I walked on the Golden Gate Bridge, looking into the expanse of the water that washes the city peninsula. The deception was so stark. On the one hand I was mesmerized at the enormous achievement that the construction of the bridge represented, while on the other the city that was spread in front of my eyes, the people who lived in those streets, whom I had encountered, I had spoken to, I had walked among, I just couldn't ignore them. I couldn't marvel at this landscape for it did not give me hope.

At the risk of sermonizing to you, I do think that the only measure of anything being done in and for our societies is when there is some tangible, visible progress. Even if one or half a step is taken forward in our lives, in the lives of our communities, that is progress, that is the continuation of our human evolution. But the absence of it is just disappointing.

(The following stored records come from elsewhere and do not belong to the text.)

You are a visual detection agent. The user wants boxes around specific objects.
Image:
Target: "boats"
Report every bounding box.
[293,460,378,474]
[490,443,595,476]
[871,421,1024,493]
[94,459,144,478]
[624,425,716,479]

I don't know if you will find a few minutes to read what I have written to you. I do not wish you to respond to me. I do however hope that you will "today" task someone, a group of researchers from the sprawling campuses of the universities across the US, a public policy professional, a social worker, anyone who has the skills and the commitment, and send them to the streets of San Francisco, make them begin working right now on a model, a mechanism that will begin the process of poverty eradication on the streets. That will make services available to people with mental disorders. We can't wait today, we can't wait another day for it to be done. For the problem has to be taken to task.

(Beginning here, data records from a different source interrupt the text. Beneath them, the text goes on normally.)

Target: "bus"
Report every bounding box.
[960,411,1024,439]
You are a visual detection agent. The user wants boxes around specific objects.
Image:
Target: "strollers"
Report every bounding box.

In the end I want to share a very difficult sentiment I had to deal with. I have never once in my life felt out of place. The richest and the poorest, the coldest and the warmest have always made me feel welcome. I have felt one with humanity throughout my journey through life. I have never been in a situation where I had to feel or say to myself, that this is not my country, this is not my world, for it is, all of the countries of the world, this humanity is my community for I inhabit this world with everyone. For the first time in my life I felt out of place, I couldn't identify with anything, I couldn't feel one with a single aspect of the life that I encountered in the city. For the first time I had to say, thank god I am not an American, thank god I don't live in this country, thank god I have a home to go back to. This emotion pained me beyond belief. I have had great experiences in your country. Americans have welcomed me wherever I have traveled, and never once have I agreed with the negativity that surrounds the image of what America is. But this time it was different. It was disappointing.

As the President of your country I hope that over the next months and years when you sign an executive order, one of them would be setting up a task force that is designed to combat the menace of hopelessness that lives on the streets of San Francisco. You represent change, however the absence of hope makes change a distant distant distant reality.

Thank you for your patience Mr. President.